Mutual Funds categories - Bond Funds, General Equity, Balanced Funds, Global/International Funds, Sector Funds and Index Funds
Mutual funds come in every possible size, shape, and color. Here are some of the general categories of mutual funds.
Bond Funds
Bond mutual funds are pooled amounts of money invested in bonds. Bonds are IOUs, or debt, issued by companies or governments. A purchaser of a bond is lending money to the issuer, and will usually collect some regular interest payments until the money is returned. Usually, the amount of interest paid (the coupon) is fixed at a set percentage of the amount invested -- thus, bonds are called "fixed-income" investments.
General Equity (Stock) Funds
Stocks represent part ownership, or equity, in corporations, and the goal of stock ownership is to see the value of the companies increase over time. Stocks are often categorized by their capitalization (or market cap) and, like many other things, come in three basic sizes: small, medium, and large. Many mutual funds invest primarily in one of these sizes and are thus classified as large-cap, mid-cap, or small-cap funds. Additionally, mutual funds are often categorized by the type of stock that is bought. Mutual fund types are generally "growth," "value," or a combination of the two, called "blend."
Balanced Funds
Balanced funds mix some stocks and some bonds.
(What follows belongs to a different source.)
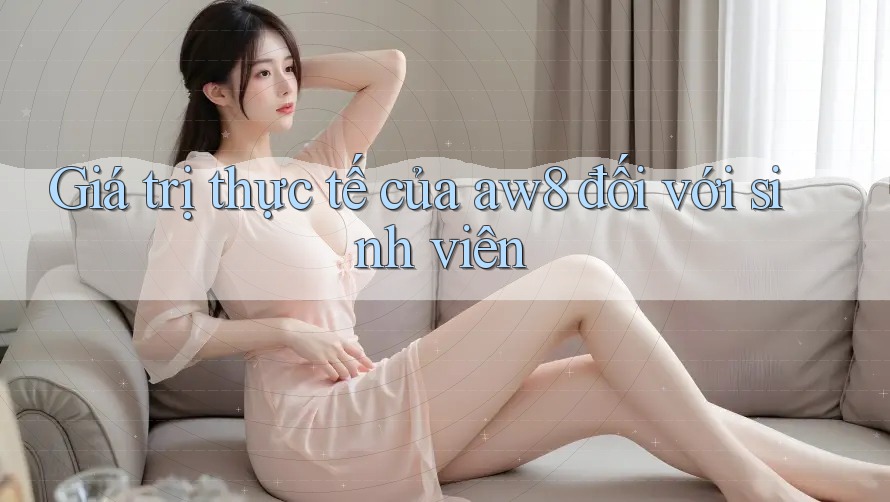 Giá trị thực tế của aw8 đối với sinh viên Giá trị thực tế của aw8 đối với sinh viên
A typical balanced fund might contain about 50-65% stocks, and hold the rest of the shareholder's money in bonds and cash. It is important to know the distribution of stocks to bonds in a specific balanced fund to understand the risks and rewards inherent in that fund.
Global/International Funds
Global and international funds invest in companies whose homes are beyond the fair shores of this great nation. (There are, of course, many other great nations.) In general, international funds are much more volatile than domestic funds. International funds generally invest only in foreign companies, while global funds may invest in some U.S.-based companies in addition to foreign companies.
Sector Funds
Sector funds invest in one particular sector of the economy: technology, banking, computers, the Internet, llamas. Just kidding about the llamas. No one has yet started the Llama Fund, though it's only a matter of time given that there is a mutual fund called the Couch Potato Fund, which invests in, as far as we know, the "remote control" sector. Sector funds can be extremely volatile because the broad market will find certain sectors very attractive and very unattractive often in rapid succession (much like couch potatoes may find certain programs very attractive and very unattractive in rapid succession -- annoying the heck out of their significant others).
Index Funds
Finally, our favorite, the index mutual fund, owns a full participation in some portion of the stock market. An index fund matches the shareholdings of a target index, such as the Standard & Poor's 500 Composite Stock Price Index (S&P 500). Index funds are distinct from actively managed mutual funds in that they do not involve any stock picking by supposedly skilled professionals -- they simply seek to replicate the returns of the specific index.